In the case of performing the RF plasma processing, the processing pressure is 1 to 10 Pa, and the pressure is higher than the other steps, so that a partition plate 9 for separating from the other steps is required.
Therefore, when performing the RF plasma treatment, it is necessary to open and close the partition plate 9 and adjust the pressure when the element is moved. Therefore, when an element similar to that of the example was formed, the processing time per layer was about 6 minutes.
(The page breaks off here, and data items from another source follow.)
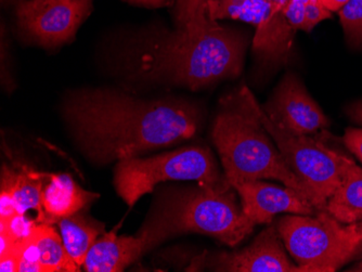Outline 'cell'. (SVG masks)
Wrapping results in <instances>:
<instances>
[{
  "instance_id": "5b68a950",
  "label": "cell",
  "mask_w": 362,
  "mask_h": 272,
  "mask_svg": "<svg viewBox=\"0 0 362 272\" xmlns=\"http://www.w3.org/2000/svg\"><path fill=\"white\" fill-rule=\"evenodd\" d=\"M229 184L199 186L181 191L158 218L168 235L201 233L235 247L253 231L254 225L237 204Z\"/></svg>"
},
{
  "instance_id": "603a6c76",
  "label": "cell",
  "mask_w": 362,
  "mask_h": 272,
  "mask_svg": "<svg viewBox=\"0 0 362 272\" xmlns=\"http://www.w3.org/2000/svg\"><path fill=\"white\" fill-rule=\"evenodd\" d=\"M343 140L347 149L362 163V128H347Z\"/></svg>"
},
{
  "instance_id": "f1b7e54d",
  "label": "cell",
  "mask_w": 362,
  "mask_h": 272,
  "mask_svg": "<svg viewBox=\"0 0 362 272\" xmlns=\"http://www.w3.org/2000/svg\"><path fill=\"white\" fill-rule=\"evenodd\" d=\"M358 225H359L360 232H361V235H362V220L359 221V223H358ZM355 271H362V263L360 264L359 266H357V267L355 268Z\"/></svg>"
},
{
  "instance_id": "6da1fadb",
  "label": "cell",
  "mask_w": 362,
  "mask_h": 272,
  "mask_svg": "<svg viewBox=\"0 0 362 272\" xmlns=\"http://www.w3.org/2000/svg\"><path fill=\"white\" fill-rule=\"evenodd\" d=\"M62 111L79 149L99 164L190 139L199 125V113L185 101L146 100L115 89L72 91Z\"/></svg>"
},
{
  "instance_id": "5bb4252c",
  "label": "cell",
  "mask_w": 362,
  "mask_h": 272,
  "mask_svg": "<svg viewBox=\"0 0 362 272\" xmlns=\"http://www.w3.org/2000/svg\"><path fill=\"white\" fill-rule=\"evenodd\" d=\"M97 198L99 194L81 188L69 174L49 175L42 194L44 223L54 225L58 219L76 214Z\"/></svg>"
},
{
  "instance_id": "7402d4cb",
  "label": "cell",
  "mask_w": 362,
  "mask_h": 272,
  "mask_svg": "<svg viewBox=\"0 0 362 272\" xmlns=\"http://www.w3.org/2000/svg\"><path fill=\"white\" fill-rule=\"evenodd\" d=\"M332 17L330 10H327L321 0H307L305 6V22L303 30L309 33L317 24L323 20Z\"/></svg>"
},
{
  "instance_id": "9a60e30c",
  "label": "cell",
  "mask_w": 362,
  "mask_h": 272,
  "mask_svg": "<svg viewBox=\"0 0 362 272\" xmlns=\"http://www.w3.org/2000/svg\"><path fill=\"white\" fill-rule=\"evenodd\" d=\"M45 177V175L36 172L25 165L18 167L4 165L1 170V189L11 192L18 213L26 214L28 211H36L40 223L45 221L42 206Z\"/></svg>"
},
{
  "instance_id": "30bf717a",
  "label": "cell",
  "mask_w": 362,
  "mask_h": 272,
  "mask_svg": "<svg viewBox=\"0 0 362 272\" xmlns=\"http://www.w3.org/2000/svg\"><path fill=\"white\" fill-rule=\"evenodd\" d=\"M117 228L95 241L85 259L87 272H121L144 253L168 239V231L160 218L144 229L138 237L117 235Z\"/></svg>"
},
{
  "instance_id": "52a82bcc",
  "label": "cell",
  "mask_w": 362,
  "mask_h": 272,
  "mask_svg": "<svg viewBox=\"0 0 362 272\" xmlns=\"http://www.w3.org/2000/svg\"><path fill=\"white\" fill-rule=\"evenodd\" d=\"M256 113L284 161L308 187L317 211H327V201L341 184L349 158L311 136H296L274 125L255 100Z\"/></svg>"
},
{
  "instance_id": "7c38bea8",
  "label": "cell",
  "mask_w": 362,
  "mask_h": 272,
  "mask_svg": "<svg viewBox=\"0 0 362 272\" xmlns=\"http://www.w3.org/2000/svg\"><path fill=\"white\" fill-rule=\"evenodd\" d=\"M241 196L242 211L254 225L270 223L276 214L314 215L316 208L296 191L260 180L233 184Z\"/></svg>"
},
{
  "instance_id": "ac0fdd59",
  "label": "cell",
  "mask_w": 362,
  "mask_h": 272,
  "mask_svg": "<svg viewBox=\"0 0 362 272\" xmlns=\"http://www.w3.org/2000/svg\"><path fill=\"white\" fill-rule=\"evenodd\" d=\"M34 239L40 251L42 272L79 271V266L73 261L63 244L61 235L50 223H38Z\"/></svg>"
},
{
  "instance_id": "4fadbf2b",
  "label": "cell",
  "mask_w": 362,
  "mask_h": 272,
  "mask_svg": "<svg viewBox=\"0 0 362 272\" xmlns=\"http://www.w3.org/2000/svg\"><path fill=\"white\" fill-rule=\"evenodd\" d=\"M207 13L213 21L233 19L255 26L254 52L264 56L274 16L272 0H209Z\"/></svg>"
},
{
  "instance_id": "8992f818",
  "label": "cell",
  "mask_w": 362,
  "mask_h": 272,
  "mask_svg": "<svg viewBox=\"0 0 362 272\" xmlns=\"http://www.w3.org/2000/svg\"><path fill=\"white\" fill-rule=\"evenodd\" d=\"M168 180H192L204 187L229 184L226 177H221L207 148L188 147L152 158L121 160L115 170L114 184L126 204L133 207L156 184Z\"/></svg>"
},
{
  "instance_id": "e0dca14e",
  "label": "cell",
  "mask_w": 362,
  "mask_h": 272,
  "mask_svg": "<svg viewBox=\"0 0 362 272\" xmlns=\"http://www.w3.org/2000/svg\"><path fill=\"white\" fill-rule=\"evenodd\" d=\"M60 231L63 244L73 261L81 267L84 265L87 254L95 244L98 237L103 232V223L89 218L81 213L62 217L56 221Z\"/></svg>"
},
{
  "instance_id": "cb8c5ba5",
  "label": "cell",
  "mask_w": 362,
  "mask_h": 272,
  "mask_svg": "<svg viewBox=\"0 0 362 272\" xmlns=\"http://www.w3.org/2000/svg\"><path fill=\"white\" fill-rule=\"evenodd\" d=\"M20 243H16L13 251L0 256V271L1 272H19L20 266Z\"/></svg>"
},
{
  "instance_id": "484cf974",
  "label": "cell",
  "mask_w": 362,
  "mask_h": 272,
  "mask_svg": "<svg viewBox=\"0 0 362 272\" xmlns=\"http://www.w3.org/2000/svg\"><path fill=\"white\" fill-rule=\"evenodd\" d=\"M325 7L331 12L339 11L341 7L346 5L351 0H321Z\"/></svg>"
},
{
  "instance_id": "8fae6325",
  "label": "cell",
  "mask_w": 362,
  "mask_h": 272,
  "mask_svg": "<svg viewBox=\"0 0 362 272\" xmlns=\"http://www.w3.org/2000/svg\"><path fill=\"white\" fill-rule=\"evenodd\" d=\"M211 268L229 272H305L304 268L288 259L276 226L264 229L241 251L215 256Z\"/></svg>"
},
{
  "instance_id": "d4e9b609",
  "label": "cell",
  "mask_w": 362,
  "mask_h": 272,
  "mask_svg": "<svg viewBox=\"0 0 362 272\" xmlns=\"http://www.w3.org/2000/svg\"><path fill=\"white\" fill-rule=\"evenodd\" d=\"M351 122L362 126V99L351 103L345 110Z\"/></svg>"
},
{
  "instance_id": "4316f807",
  "label": "cell",
  "mask_w": 362,
  "mask_h": 272,
  "mask_svg": "<svg viewBox=\"0 0 362 272\" xmlns=\"http://www.w3.org/2000/svg\"><path fill=\"white\" fill-rule=\"evenodd\" d=\"M129 3L137 5L148 6V7H158L165 4L166 0H127Z\"/></svg>"
},
{
  "instance_id": "ffe728a7",
  "label": "cell",
  "mask_w": 362,
  "mask_h": 272,
  "mask_svg": "<svg viewBox=\"0 0 362 272\" xmlns=\"http://www.w3.org/2000/svg\"><path fill=\"white\" fill-rule=\"evenodd\" d=\"M38 223L26 214H16L8 220H0V231L9 233L16 243L23 242L34 233Z\"/></svg>"
},
{
  "instance_id": "83f0119b",
  "label": "cell",
  "mask_w": 362,
  "mask_h": 272,
  "mask_svg": "<svg viewBox=\"0 0 362 272\" xmlns=\"http://www.w3.org/2000/svg\"><path fill=\"white\" fill-rule=\"evenodd\" d=\"M1 1V4L3 5L9 6V5H13V4H19L20 1H22V0H0Z\"/></svg>"
},
{
  "instance_id": "3957f363",
  "label": "cell",
  "mask_w": 362,
  "mask_h": 272,
  "mask_svg": "<svg viewBox=\"0 0 362 272\" xmlns=\"http://www.w3.org/2000/svg\"><path fill=\"white\" fill-rule=\"evenodd\" d=\"M255 97L246 86L221 101L213 139L230 186L274 179L296 191L315 207L308 187L288 167L256 113ZM316 208V207H315Z\"/></svg>"
},
{
  "instance_id": "9c48e42d",
  "label": "cell",
  "mask_w": 362,
  "mask_h": 272,
  "mask_svg": "<svg viewBox=\"0 0 362 272\" xmlns=\"http://www.w3.org/2000/svg\"><path fill=\"white\" fill-rule=\"evenodd\" d=\"M262 109L274 125L292 135H315L330 126L318 103L294 74L282 79Z\"/></svg>"
},
{
  "instance_id": "2e32d148",
  "label": "cell",
  "mask_w": 362,
  "mask_h": 272,
  "mask_svg": "<svg viewBox=\"0 0 362 272\" xmlns=\"http://www.w3.org/2000/svg\"><path fill=\"white\" fill-rule=\"evenodd\" d=\"M327 211L343 223L362 220V168L349 158L343 179L329 199Z\"/></svg>"
},
{
  "instance_id": "ba28073f",
  "label": "cell",
  "mask_w": 362,
  "mask_h": 272,
  "mask_svg": "<svg viewBox=\"0 0 362 272\" xmlns=\"http://www.w3.org/2000/svg\"><path fill=\"white\" fill-rule=\"evenodd\" d=\"M93 11V0H22L16 19L22 34L46 48L70 42Z\"/></svg>"
},
{
  "instance_id": "7a4b0ae2",
  "label": "cell",
  "mask_w": 362,
  "mask_h": 272,
  "mask_svg": "<svg viewBox=\"0 0 362 272\" xmlns=\"http://www.w3.org/2000/svg\"><path fill=\"white\" fill-rule=\"evenodd\" d=\"M245 40L237 30L207 17L177 26L141 52L138 73L191 90L206 88L242 72Z\"/></svg>"
},
{
  "instance_id": "44dd1931",
  "label": "cell",
  "mask_w": 362,
  "mask_h": 272,
  "mask_svg": "<svg viewBox=\"0 0 362 272\" xmlns=\"http://www.w3.org/2000/svg\"><path fill=\"white\" fill-rule=\"evenodd\" d=\"M209 0H177V26H184L194 20L209 16L207 5Z\"/></svg>"
},
{
  "instance_id": "d6986e66",
  "label": "cell",
  "mask_w": 362,
  "mask_h": 272,
  "mask_svg": "<svg viewBox=\"0 0 362 272\" xmlns=\"http://www.w3.org/2000/svg\"><path fill=\"white\" fill-rule=\"evenodd\" d=\"M337 12L347 44L362 49V0H351Z\"/></svg>"
},
{
  "instance_id": "277c9868",
  "label": "cell",
  "mask_w": 362,
  "mask_h": 272,
  "mask_svg": "<svg viewBox=\"0 0 362 272\" xmlns=\"http://www.w3.org/2000/svg\"><path fill=\"white\" fill-rule=\"evenodd\" d=\"M279 235L296 265L305 272H334L362 249L359 225L343 223L327 211L286 215L276 225Z\"/></svg>"
}]
</instances>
As is apparent from the results, when the device forming method shown in this embodiment is performed, the time can be reduced by about 2 minutes per layer, and the processing capacity is increased 1.5 times. As described above, according to the present embodiment, the three steps of forming the thin film electrode, forming the organic dielectric thin film, and irradiating the entire surface of the substrate 6 with plasma are performed at the same pressure, whereby each step is performed. It is possible to eliminate the differential pressure in each room, and at the same time, improve productivity by incorporating three processes in the same vacuum chamber. In particular, the use of a microwave plasma processing method with a low operating pressure is very effective in combination with a thin film forming method capable of high-speed film formation such as an electron beam method and a vapor deposition polymerization method.

[0023]

According to the present invention, as is apparent from the above embodiment, the formation of the thin film electrode, the formation of the dielectric thin film, and the plasma treatment on the substrate are performed in the same vacuum chamber at the same pressure. By repeating and laminating, a method of manufacturing a multilayer thin film capacitor with good productivity can be realized.

[Brief description of the drawings]

FIG. 1 is a schematic sectional view of an apparatus for forming a multilayer thin film capacitor according to an embodiment of the present invention.

FIG. 2 is a schematic sectional view of an apparatus for forming a multilayer thin film capacitor in a comparative example of the present invention.

FIG. 3 is a schematic sectional view of a multilayer thin film capacitor.

FIG. 4 is a schematic sectional view of a conventional apparatus for forming a multilayer thin film capacitor.

[Explanation of symbols]

 Reference Signs List 1 thin-film electrode formation chamber (electron beam method) 2 plate-shaped fixed mask 3 dielectric thin-film formation chamber (vapor deposition polymerization method) 4 plasma processing tank (microwave or RF) 5 vacuum pump 6 substrate 7 substrate transfer table 8 shutter −

──────────────────────────────────────────────────続 き Continuing on the front page (72) Inventor Hatsuhiko Shibasaki 1006 Kazuma Kadoma, Osaka Prefecture Inside Matsushita Electric Industrial Co., Ltd. (72) Inventor Mikio Haga 1006 Kadoma, Kazuma, Osaka Prefecture Matsushita Electric Industrial Co., Ltd. (56) References JP-A-3-209805 (JP, A) JP-A-62-24507 (JP, A) JP-A-59-188110 (JP, A) JP-A-2-121313 (JP, A) Patent 2965670 (JP, B2) (58) Fields investigated (Int. Cl. ⁷ , DB name) H01G 4/00- 4/40 H01G 13/00-13/06

Claims (2)

(57) [Claims] 1. A step of patterning a thin film electrode, a step of patterning an organic dielectric thin film, and a step of irradiating plasma on the entire surface of the substrate under the same pressure and in the same vacuum chamber. A method for manufacturing a multilayer thin film capacitor in which a process is repeated and stacked. 2. The method according to claim 1, wherein the plasma irradiation is microwave plasma.